You are asked to write out the entries exactly as they are given.

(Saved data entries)
BEGIN

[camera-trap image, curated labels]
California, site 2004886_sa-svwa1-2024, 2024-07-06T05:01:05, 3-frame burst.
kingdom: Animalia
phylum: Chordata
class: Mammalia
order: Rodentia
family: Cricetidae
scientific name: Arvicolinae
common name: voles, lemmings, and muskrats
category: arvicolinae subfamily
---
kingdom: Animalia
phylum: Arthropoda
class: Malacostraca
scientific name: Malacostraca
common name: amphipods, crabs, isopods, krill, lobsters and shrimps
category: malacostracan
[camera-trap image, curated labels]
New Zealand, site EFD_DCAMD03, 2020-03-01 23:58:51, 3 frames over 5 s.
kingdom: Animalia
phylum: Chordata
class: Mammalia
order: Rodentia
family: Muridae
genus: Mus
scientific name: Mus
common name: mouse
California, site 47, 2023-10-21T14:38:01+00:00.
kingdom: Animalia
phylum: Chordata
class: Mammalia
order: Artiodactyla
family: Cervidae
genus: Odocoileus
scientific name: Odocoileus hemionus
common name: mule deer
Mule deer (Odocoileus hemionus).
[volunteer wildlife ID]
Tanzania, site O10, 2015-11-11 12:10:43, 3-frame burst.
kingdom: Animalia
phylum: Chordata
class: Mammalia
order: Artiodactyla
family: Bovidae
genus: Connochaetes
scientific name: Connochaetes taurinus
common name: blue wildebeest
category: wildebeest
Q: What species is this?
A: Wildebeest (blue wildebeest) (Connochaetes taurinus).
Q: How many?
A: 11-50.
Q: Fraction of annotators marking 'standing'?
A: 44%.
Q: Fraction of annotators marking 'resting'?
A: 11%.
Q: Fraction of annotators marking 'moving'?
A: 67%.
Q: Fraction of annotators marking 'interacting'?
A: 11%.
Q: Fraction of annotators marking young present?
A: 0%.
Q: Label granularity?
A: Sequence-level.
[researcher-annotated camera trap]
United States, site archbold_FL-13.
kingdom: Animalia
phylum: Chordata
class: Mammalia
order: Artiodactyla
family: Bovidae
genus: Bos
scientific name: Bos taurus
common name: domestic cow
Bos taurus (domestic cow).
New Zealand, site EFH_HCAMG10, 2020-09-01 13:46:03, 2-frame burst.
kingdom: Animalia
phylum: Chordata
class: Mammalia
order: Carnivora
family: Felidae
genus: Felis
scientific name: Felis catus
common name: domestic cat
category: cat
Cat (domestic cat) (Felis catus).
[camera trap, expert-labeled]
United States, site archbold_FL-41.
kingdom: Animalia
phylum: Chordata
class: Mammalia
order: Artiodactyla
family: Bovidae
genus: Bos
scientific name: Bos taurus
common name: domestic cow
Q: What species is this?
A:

END

• **RESULT**
[camera-trap image, curated labels]
California, site 2004886_sa-svwa1-2024, 2024-07-06T05:01:05, 3-frame burst.
kingdom: Animalia
phylum: Chordata
class: Mammalia
order: Rodentia
family: Cricetidae
scientific name: Arvicolinae
common name: voles, lemmings, and muskrats
category: arvicolinae subfamily
---
kingdom: Animalia
phylum: Arthropoda
class: Malacostraca
scientific name: Malacostraca
common name: amphipods, crabs, isopods, krill, lobsters and shrimps
category: malacostracan
[camera-trap image, curated labels]
New Zealand, site EFD_DCAMD03, 2020-03-01 23:58:51, 3 frames over 5 s.
kingdom: Animalia
phylum: Chordata
class: Mammalia
order: Rodentia
family: Muridae
genus: Mus
scientific name: Mus
common name: mouse
California, site 47, 2023-10-21T14:38:01+00:00.
kingdom: Animalia
phylum: Chordata
class: Mammalia
order: Artiodactyla
family: Cervidae
genus: Odocoileus
scientific name: Odocoileus hemionus
common name: mule deer
Mule deer (Odocoileus hemionus).
[volunteer wildlife ID]
Tanzania, site O10, 2015-11-11 12:10:43, 3-frame burst.
kingdom: Animalia
phylum: Chordata
class: Mammalia
order: Artiodactyla
family: Bovidae
genus: Connochaetes
scientific name: Connochaetes taurinus
common name: blue wildebeest
category: wildebeest
Q: What species is this?
A: Wildebeest (blue wildebeest) (Connochaetes taurinus).
Q: How many?
A: 11-50.
Q: Fraction of annotators marking 'standing'?
A: 44%.
Q: Fraction of annotators marking 'resting'?
A: 11%.
Q: Fraction of annotators marking 'moving'?
A: 67%.
Q: Fraction of annotators marking 'interacting'?
A: 11%.
Q: Fraction of annotators marking young present?
A: 0%.
Q: Label granularity?
A: Sequence-level.
[researcher-annotated camera trap]
United States, site archbold_FL-13.
kingdom: Animalia
phylum: Chordata
class: Mammalia
order: Artiodactyla
family: Bovidae
genus: Bos
scientific name: Bos taurus
common name: domestic cow
Bos taurus (domestic cow).
New Zealand, site EFH_HCAMG10, 2020-09-01 13:46:03, 2-frame burst.
kingdom: Animalia
phylum: Chordata
class: Mammalia
order: Carnivora
family: Felidae
genus: Felis
scientific name: Felis catus
common name: domestic cat
category: cat
Cat (domestic cat) (Felis catus).
[camera trap, expert-labeled]
United States, site archbold_FL-41.
kingdom: Animalia
phylum: Chordata
class: Mammalia
order: Artiodactyla
family: Bovidae
genus: Bos
scientific name: Bos taurus
common name: domestic cow
Q: What species is this?
A:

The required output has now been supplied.